- Theatrical release poster
- Directed by: Rui Pedro Sousa
- Based on: Esquecidos em Abril by Fábio Monteiro
- Release date: 11 April 2024 (Portugal);
- Country: Portugal
- Language: Portuguese

= Revolução sem sangue =

Revolução sem sangue (lit. Revolution without blood) is a 2024 Portuguese film directed by Rui Pedro Sousa. The film, the director's debut feature, was released on 11 April 2024 in Portugal near the 50th anniversary of the Carnation Revolution, which it depicts. Despite that revolution being largely considered a "bloodless" one, the film focuses on four persons who were killed during the events. That is why the title, after being shown as Revolução sem sangue in the opening credits is stylised Revolução sem sangue (Revolution without blood) in the end credits (which is rendered as Revolução (sem) sangue in certain media).

The film is based on real events that took place on 24–26 April 1974, in Lisbon.

== Premise ==
João Arruda is an Azorean student at the University of Lisbon and is interested in Marxism and political philosophy.

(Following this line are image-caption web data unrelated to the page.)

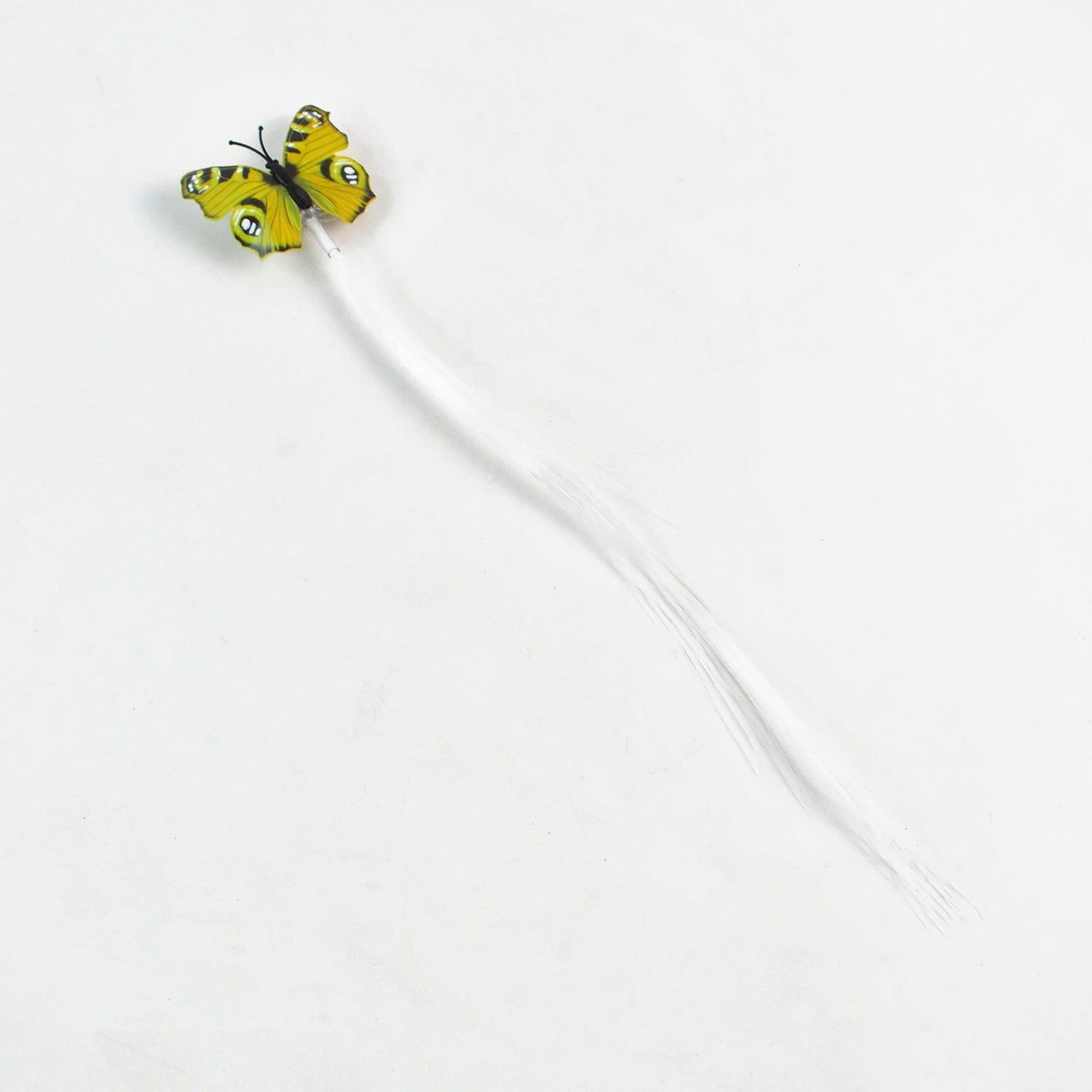 LED Butterfly Hair Braid Clip (Mix Color, 1 Pc) Signature kart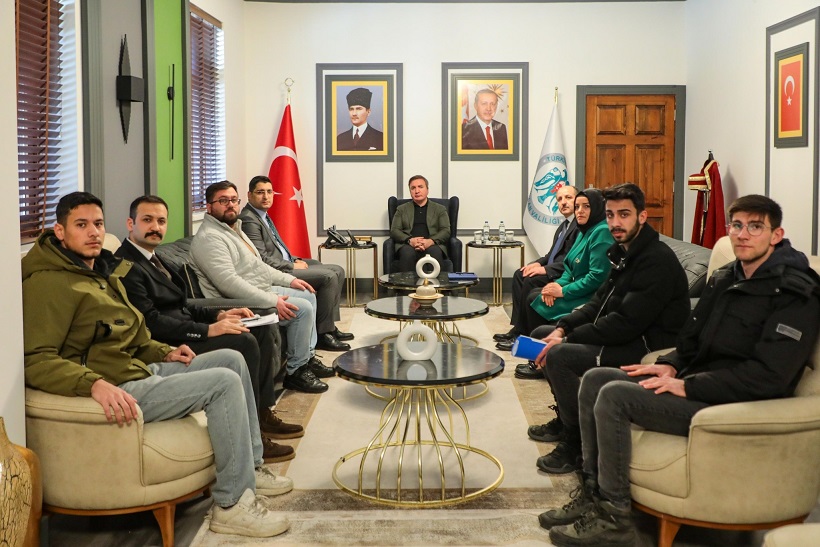 Erzincan Üzümlü Gençlik Merkezi GÖKBÖRÜ Takımı Kaptanı Tuğra Han Başgöl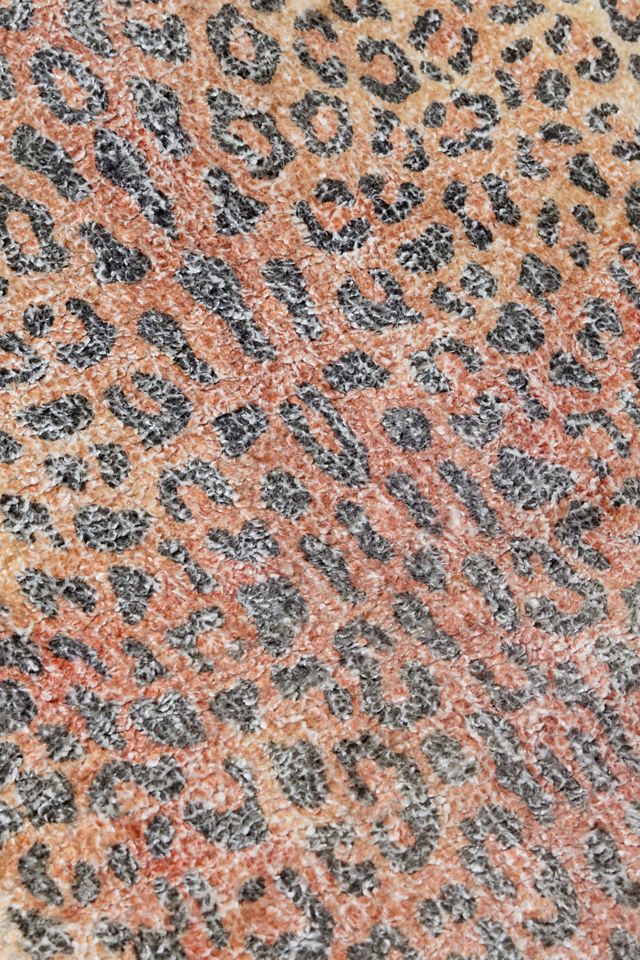 Leopard Print Rug #1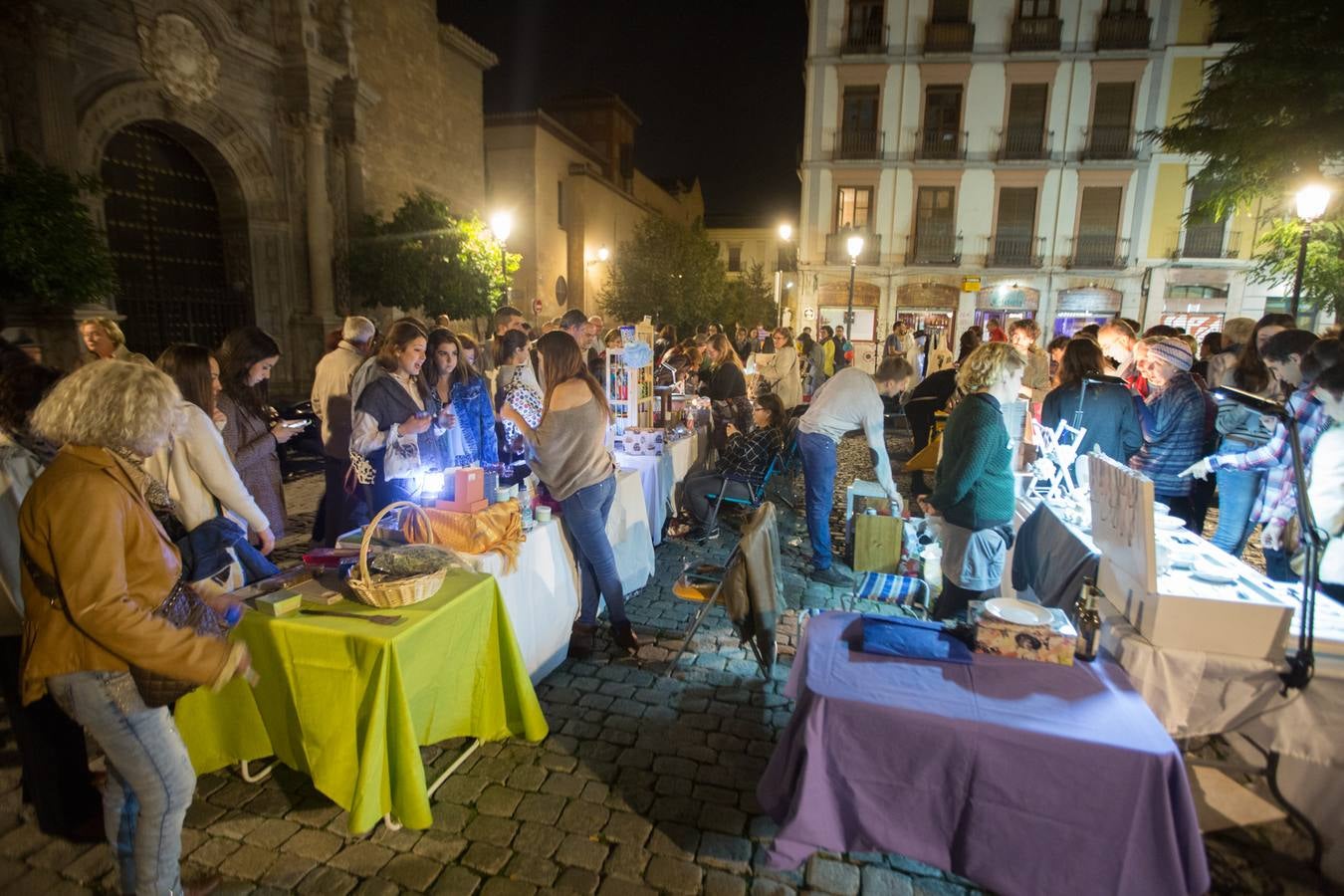 La cultura brilló en &#039;La Noche en Blanco&#039;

Fernando Giesteira works as a bartender, in the hope of studying later. Fernando Reis is a soldier, coming home to Lisbon for a few days.The path of the three young men, hoping for more freedom in the country, leads them in front of the seat of the PIDE, in Lisbon, on 25 April 1974. There, António Lage works as a civil servant, but his scruples become unbearable when he witnesses a young woman (Inês) being tortured, and he decides to quit his position. As the radio reports that a growing gathering of the population supported by the army is happening in the city, the director of the PIDE decides to have compromising documents burnt and let Inês be released in the morning. But in the evening she comes back among the crowd, accompanied by her young daughter, to join the demonstrations and shout her anger before the seat of the PIDE. From the windows of the building, the PIDE starts shooting on the crowd. Inês is hit by a bullet but Fernando Reis manages to drag her unconscious out of the shooters' range. João Arruda and Fernando Giesteira are shot, while Fernando Reis is accidentally shot by another soldier while trying to catch Lage, who had surrendered but is also shot as he is running away. All four men die; the fate of Inês is unclear.

== Cast ==
- Lucas Dutra as Fernando Giesteira
- Rafael Paes as João Arruda
- Diogo Fernandes as Fernando Reis
- Manuel Nabais as António Lage
- Teresa Vieira as Inês
- Helena Caldeira as Rita, Fernando Giesteira's girlfriend
- João Arrais

== Production ==
The film was shot on location in Lisbon. It was produced with the help of the victims' families.

== Release ==
In Portugal, the film was released in theaters on 11 April 2024, before the semi-centennial of the revolution. It aired in Galician at Televisión de Galicia the night of 24 April and was also available in the streaming platform AGalega for 24 hours. On 18 July, it became available on Max. It first aired in Spanish theaters on 7 July 2025 at the 31th Festival Ibérico de Cinema, which it opened. On 24 April 2025, the film aired on RTP1, making its debut on Portuguese television.

== Reception ==
Público found the film sincere but as surprising in its good as in its bad aspects. Another review praised the intentions of the film.

Revolução (sem) Sangue was seen by 20 000 people in Portugal, becoming 2024's fourth most seen Portuguese film in the country.

The film was selected by the Portuguese Film Academy as a candidate for Best Ibero-American Feature Film of the 2024 Macondo Awards in Colombia. It had ten nominations in nine categories at the 2025 Sophia Awards and won one: João Arrais as Best Supporting Actor.